While urban areas are not immune to climate change – especially with coastal erosion and more severe storms – it has the potential to widen the socio-cultural gap that exists between regional areas and cities.

Prof Rickards said adapting to climate change is not just about addressing the immediate challenges of greenhouse gas emissions, but also other inequalities, including access to reliable services and infrastructure.
“In many ways, regional areas are advantaged because they have the capabilities, skills, motivation and social connections that cities can only dream of,” she said.
“But at the same time, things like the ability to rebuild in a timely manner…the ability to access the kinds of health services you might need…existing inequalities can be accentuated.”
What do we need to live well?

Amanda Cahill, who runs consultancy The Next Economy, works with coal mines and fossil fuel-dependent regions across the country to help them transition their economies to greener sources.
According to Dr. Cahill, adaptation and transition require a complete rethinking of the functioning of regional societies.
“It is [asking] what do we need to build system resilience,” she said.
“It’s everything from the question of how insurance works to how we build our households in areas prone to coastal erosion.
“[It’s about using] this opportunity to ensure that we invest in the regions so that they have the health and education services and everything that people need to live well.
How Communities Evolve
Across regional Australia, communities and regions are coming together to adapt how things work.
Locally, Townsville City Council has called for councils to have more powers to block certain developments in high-risk flood zones, while Gladstone Regional Council recently released a roadmap with The Next Economy to help guide the region’s economic transition.
The Local Government Association of Queensland also has a Climate Resilient Councils Group which helps councils plan and respond to challenges and opportunities arising from climate change.
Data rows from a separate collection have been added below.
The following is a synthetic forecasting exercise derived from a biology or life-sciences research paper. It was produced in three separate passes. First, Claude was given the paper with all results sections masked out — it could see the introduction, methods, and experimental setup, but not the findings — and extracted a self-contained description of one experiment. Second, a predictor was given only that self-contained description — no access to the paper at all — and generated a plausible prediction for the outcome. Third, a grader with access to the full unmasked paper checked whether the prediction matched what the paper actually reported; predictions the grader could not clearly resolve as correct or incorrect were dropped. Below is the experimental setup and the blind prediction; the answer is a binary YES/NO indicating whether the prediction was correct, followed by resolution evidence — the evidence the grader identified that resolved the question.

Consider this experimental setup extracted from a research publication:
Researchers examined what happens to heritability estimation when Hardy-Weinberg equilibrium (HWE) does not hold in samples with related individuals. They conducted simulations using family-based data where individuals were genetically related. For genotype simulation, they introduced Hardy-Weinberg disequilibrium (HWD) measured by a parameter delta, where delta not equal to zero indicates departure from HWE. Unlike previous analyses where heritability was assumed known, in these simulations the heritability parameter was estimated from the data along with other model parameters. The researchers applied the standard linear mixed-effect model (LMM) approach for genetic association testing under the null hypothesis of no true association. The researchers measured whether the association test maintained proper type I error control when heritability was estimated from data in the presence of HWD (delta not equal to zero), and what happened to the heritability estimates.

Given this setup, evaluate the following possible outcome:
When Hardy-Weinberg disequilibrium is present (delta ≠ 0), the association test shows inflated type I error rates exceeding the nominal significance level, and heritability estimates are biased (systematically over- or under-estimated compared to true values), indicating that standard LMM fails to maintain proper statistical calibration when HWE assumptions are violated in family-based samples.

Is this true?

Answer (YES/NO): NO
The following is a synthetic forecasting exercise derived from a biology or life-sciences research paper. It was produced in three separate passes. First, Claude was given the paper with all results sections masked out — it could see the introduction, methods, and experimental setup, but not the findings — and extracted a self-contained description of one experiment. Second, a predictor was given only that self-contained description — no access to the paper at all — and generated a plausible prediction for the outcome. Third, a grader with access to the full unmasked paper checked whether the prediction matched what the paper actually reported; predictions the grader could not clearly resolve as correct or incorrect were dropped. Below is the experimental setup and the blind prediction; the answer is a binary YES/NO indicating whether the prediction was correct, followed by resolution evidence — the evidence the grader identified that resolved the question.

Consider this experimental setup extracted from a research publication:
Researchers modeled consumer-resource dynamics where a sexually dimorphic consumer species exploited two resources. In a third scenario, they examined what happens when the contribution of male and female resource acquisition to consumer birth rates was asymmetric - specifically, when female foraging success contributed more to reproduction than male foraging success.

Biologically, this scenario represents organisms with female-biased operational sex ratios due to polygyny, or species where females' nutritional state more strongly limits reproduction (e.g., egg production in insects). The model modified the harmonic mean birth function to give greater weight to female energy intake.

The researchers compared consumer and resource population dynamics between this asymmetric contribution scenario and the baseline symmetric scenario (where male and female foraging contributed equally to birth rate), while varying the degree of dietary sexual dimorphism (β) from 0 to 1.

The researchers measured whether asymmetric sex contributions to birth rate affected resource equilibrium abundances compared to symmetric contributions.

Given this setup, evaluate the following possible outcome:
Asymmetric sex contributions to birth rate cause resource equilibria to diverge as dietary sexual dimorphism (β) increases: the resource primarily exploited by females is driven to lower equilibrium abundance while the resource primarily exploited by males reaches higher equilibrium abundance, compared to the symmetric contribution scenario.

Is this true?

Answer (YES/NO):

Professor Rickards said it was important that leadership come from rural and regional areas.
“Without a doubt, local government has to be part of it and there is great leadership emerging there, but at the same time they have a lot to do, including picking up the pieces after a climate-related disaster after a disaster. climate-related,” she said.
Professor Rickards said other community groups, the private sector and state and federal governments also had an important role to play.
Ultimately, she said adapting to climate change and investing in reducing greenhouse gas emissions could provide huge opportunities for regional areas.
“…In terms of new industries, innovations, new skills, capabilities and families in rural and regional areas…benefits upon benefits,” she said.
More investment to manage change
But Dr Cahill said more investment was needed in regional areas to ensure that change, especially in regions dependent on sectors such as coal mining, was well managed.
“There are opportunities, especially with all the other industries that can be built with renewable energy,” she said.
“But the question I ask myself is: how are we going to manage this change?
“It’s going to require a lot more intervention in terms of public investment in infrastructure, in services, in training the workforce, to make sure that people are taken care of as things go. change.”

Back on the Granite Belt, Mike Hayes is also busy with the Queensland College of Wine Tourism’s future vineyard program.
“It gives us the opportunity to look a bit ahead and see which varieties can handle climate change in the future,” he said.
“This thing called climate change… it’s time we all stood up and took a hard look at it, adapted and embraced it.
“So we are adopting new techniques and adapting to the future.”